De todos os mandamentos, Nosso Senhor foi tirando deduções e aplicações práticas para a vida social, a fim de que as pessoas ao praticá-las estivessem preparadas para o Seu Reino aqui na terra, que era o protótipo do Reino dos Céus. Sobre o nono mandamento, por exemplo, disse: “Sabeis do mandamento dado aos antepassados: Não adulterarás; Mas eu digo-vos: Quem olhar para mulher com mau desejo, já cometeu adultério no seu coração”. Não só isso, disse mais que se um órgão escandaliza é melhor cortá-lo “porque mais vale perder a vista ou a mão do que ir com todos os membros para geena do fogo”, isto é, o inferno. Condenou também o divórcio, autorizando a separação dos esposos apenas em caso de infidelidade, mas sem se contrair novas núpcias; o juramento inútil, tão comum entre os judeus; a lei de talião, “olho por olho, dente por dente”, etc.

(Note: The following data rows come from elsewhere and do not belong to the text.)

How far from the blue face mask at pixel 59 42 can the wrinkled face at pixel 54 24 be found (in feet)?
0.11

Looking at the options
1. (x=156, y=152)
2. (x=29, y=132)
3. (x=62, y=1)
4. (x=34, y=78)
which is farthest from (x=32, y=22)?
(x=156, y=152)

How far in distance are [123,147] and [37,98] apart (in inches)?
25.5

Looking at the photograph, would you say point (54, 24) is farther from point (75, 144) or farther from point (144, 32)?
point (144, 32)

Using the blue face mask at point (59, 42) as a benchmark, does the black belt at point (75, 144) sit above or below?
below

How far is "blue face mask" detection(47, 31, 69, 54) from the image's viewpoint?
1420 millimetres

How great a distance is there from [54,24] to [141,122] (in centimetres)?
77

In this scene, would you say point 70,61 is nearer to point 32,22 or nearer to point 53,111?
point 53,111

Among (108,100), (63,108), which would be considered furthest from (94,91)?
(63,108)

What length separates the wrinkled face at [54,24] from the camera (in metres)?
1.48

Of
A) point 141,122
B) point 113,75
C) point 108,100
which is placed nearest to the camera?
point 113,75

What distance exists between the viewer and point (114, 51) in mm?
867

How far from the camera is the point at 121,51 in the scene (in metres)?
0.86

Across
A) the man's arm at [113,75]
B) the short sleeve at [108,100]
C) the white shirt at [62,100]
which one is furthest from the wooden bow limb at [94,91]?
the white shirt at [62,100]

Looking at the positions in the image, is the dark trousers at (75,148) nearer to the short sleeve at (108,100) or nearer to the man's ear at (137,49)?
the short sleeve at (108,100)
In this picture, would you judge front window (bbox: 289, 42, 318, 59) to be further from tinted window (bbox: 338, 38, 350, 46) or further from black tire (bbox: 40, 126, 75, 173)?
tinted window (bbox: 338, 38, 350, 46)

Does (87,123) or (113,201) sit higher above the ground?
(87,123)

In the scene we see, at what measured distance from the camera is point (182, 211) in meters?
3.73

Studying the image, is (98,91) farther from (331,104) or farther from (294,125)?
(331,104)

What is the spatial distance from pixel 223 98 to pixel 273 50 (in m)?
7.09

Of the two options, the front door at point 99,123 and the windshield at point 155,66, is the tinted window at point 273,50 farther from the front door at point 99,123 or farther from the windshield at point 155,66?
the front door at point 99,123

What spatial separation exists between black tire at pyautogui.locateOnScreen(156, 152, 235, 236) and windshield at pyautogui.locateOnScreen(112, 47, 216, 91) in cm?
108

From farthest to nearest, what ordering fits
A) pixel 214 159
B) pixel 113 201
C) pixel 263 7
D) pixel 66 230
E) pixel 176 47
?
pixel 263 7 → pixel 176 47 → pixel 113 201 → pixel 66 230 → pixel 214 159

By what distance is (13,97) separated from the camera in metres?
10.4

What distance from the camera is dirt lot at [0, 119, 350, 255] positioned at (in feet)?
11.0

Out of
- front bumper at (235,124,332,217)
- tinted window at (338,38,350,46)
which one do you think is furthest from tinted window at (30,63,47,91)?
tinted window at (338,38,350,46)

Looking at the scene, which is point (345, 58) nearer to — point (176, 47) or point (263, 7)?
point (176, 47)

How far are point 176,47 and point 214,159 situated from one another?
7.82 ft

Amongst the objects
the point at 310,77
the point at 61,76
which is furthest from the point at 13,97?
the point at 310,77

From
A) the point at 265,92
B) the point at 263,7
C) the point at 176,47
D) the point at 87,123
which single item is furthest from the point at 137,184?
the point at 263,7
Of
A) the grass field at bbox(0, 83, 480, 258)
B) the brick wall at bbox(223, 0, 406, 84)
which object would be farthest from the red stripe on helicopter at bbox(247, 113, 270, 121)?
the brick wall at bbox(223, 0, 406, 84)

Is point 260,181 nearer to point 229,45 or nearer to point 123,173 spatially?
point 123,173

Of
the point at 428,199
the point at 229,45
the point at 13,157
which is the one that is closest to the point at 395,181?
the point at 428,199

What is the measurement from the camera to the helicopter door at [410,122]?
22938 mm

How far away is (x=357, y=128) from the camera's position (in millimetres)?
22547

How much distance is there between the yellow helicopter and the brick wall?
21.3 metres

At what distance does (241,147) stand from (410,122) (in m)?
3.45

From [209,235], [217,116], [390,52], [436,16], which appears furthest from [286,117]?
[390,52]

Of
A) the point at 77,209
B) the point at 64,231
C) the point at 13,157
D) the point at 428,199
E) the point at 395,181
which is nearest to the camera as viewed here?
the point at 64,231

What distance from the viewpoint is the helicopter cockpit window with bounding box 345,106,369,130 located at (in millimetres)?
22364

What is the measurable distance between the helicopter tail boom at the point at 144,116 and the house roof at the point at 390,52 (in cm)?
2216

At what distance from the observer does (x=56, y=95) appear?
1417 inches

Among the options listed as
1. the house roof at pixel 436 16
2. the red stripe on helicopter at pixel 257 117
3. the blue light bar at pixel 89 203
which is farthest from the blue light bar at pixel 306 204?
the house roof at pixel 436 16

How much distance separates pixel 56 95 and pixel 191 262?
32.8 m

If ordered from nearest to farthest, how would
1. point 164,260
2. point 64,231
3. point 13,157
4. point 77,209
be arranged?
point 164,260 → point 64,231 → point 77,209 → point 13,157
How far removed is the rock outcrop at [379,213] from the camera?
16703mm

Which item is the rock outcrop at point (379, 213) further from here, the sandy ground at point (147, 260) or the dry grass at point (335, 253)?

Os fariseus não consideravam ao estrangeiro como irmão, nem ao inimigo como o seu próximo, sendo lícito então detestar ou maltratar aqueles seres “inferiores”. Parece até que têm sucessores nos ricaços e nas elites decadentes dos dias atuais. Parecendo falar para os dias futuros, Nosso Senhor não deixou entretanto de proclamar: “Sabeis que foi dito: Amarás a teu próximo e odiarás a teu inimigo. E eu digo-vos: Fazei bem ao que vos odeiam, e orai pelos que vos perseguem e caluniam, para que assim sejais filhos do vosso Pai Celeste, que faz nascer o sol para bons e maus e descer a chuva sobre justos e injustos. Se amais só aos que vos amam, que recompensa mereceis? Não fazem outro tanto os publicanos? E se não saudais mais que aos vossos irmãos, em que vos distinguis dos outros? Não fazem outro tanto os pagãos? Ora bem! sede perfeitos como o vosso Pai celeste é perfeito”. E assim, os discursos do Messias procuravam ditar conselhos novos para a aplicação de uma Lei antiga, sem desta forma modificá-la mas, ao contrário, fazer cumpri-la mais eficazmente.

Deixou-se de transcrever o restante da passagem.